TRECHO DO TEXTO -
═══

Trabalho com a palavra, e isso me provoca incertezas de todo o tipo. Sempre fico perguntando aos meus botões, aos meus mal-assombrados sótãos, que grau de dramaticidade é necessário haver em qualquer evento cotidiano de modo a conseguir mover o sujeito e ele subitamente arregale os olhos, ponha as mãos no peito, solte deles ao menos alguns gritos de interrogação e de exclamação. O que é preciso para estacionarmos no acostamento nosso carro veloz e ouvirmos a gritaria sussurrada da escuridão? O que nos fará interromper o riso por tudo e por nada, escravos que nos transformamos de uma felicidade obrigatória e, consequentemente, falsa? Num mundo em que tudo é engraçado, nada precisa ser movido. E tudo se comove em risos fáceis. E se as coisas estão absolutamente adequadas as pessoas permanecem confortáveis, apreciando a falsa e espetaculosa paisagem na parede branca. Muito engraçado.

═══

MATERIAL FORNECIDO -
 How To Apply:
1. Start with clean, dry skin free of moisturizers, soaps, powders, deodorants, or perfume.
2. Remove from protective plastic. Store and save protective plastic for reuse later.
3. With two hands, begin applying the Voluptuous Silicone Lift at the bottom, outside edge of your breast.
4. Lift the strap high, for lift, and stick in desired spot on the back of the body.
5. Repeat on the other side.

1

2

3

═══

TAREFA A - No texto sobre o riso fácil, de que tipo de felicidade nos tornamos escravos?
TAREFA B - Reescreva de forma mais curta o parágrafo do texto sobre o riso fácil que começa com "Trabalho com a palavra", mantendo as ideias principais.
TAREFA C - Retome o texto sobre o riso fácil a partir do ponto em que ele para e escreva mais um parágrafo.

RESULTADO A - De uma felicidade obrigatória e, por isso, falsa.

RESULTADO B - Quem trabalha com a palavra vive cheio de dúvidas. Uma delas é quanto drama um fato do dia a dia precisa ter para tirar a pessoa do lugar: fazê-la arregalar os olhos, levar a mão ao peito e soltar perguntas e espantos. Também pergunta o que nos faria parar o carro veloz para ouvir a escuridão, ou parar de rir de tudo, presos a uma felicidade obrigatória e falsa. Num mundo onde tudo é engraçado, nada precisa mudar. Tudo se resolve com riso fácil, e as pessoas ficam confortáveis olhando uma paisagem falsa na parede branca. Muito engraçado.

RESULTADO C -
Pois hoje, setembro de ventanias por essas bandas, uma tarde de quinta-feira no interior da qual a maioria dos meus fantasmas curiosamente estava apaziguada, pois hoje precisei ir além da ilha solitária que é o quarto onde eremito, apesar de esse verbo não existir. Pés no continente da rua, a alma ainda trancafiada em papéis e livros, deambulei, derivei à esquerda e à direita até chegar logo ali, na casa lotérica. Não, se não acerto nem o nome de meus alunos, não fui apostar em nada. Ao contrário, precisava repetir o ritual de todo santo mês: pagar as contas ordinárias que qualquer cidadão de bem possui penduradas na geladeira.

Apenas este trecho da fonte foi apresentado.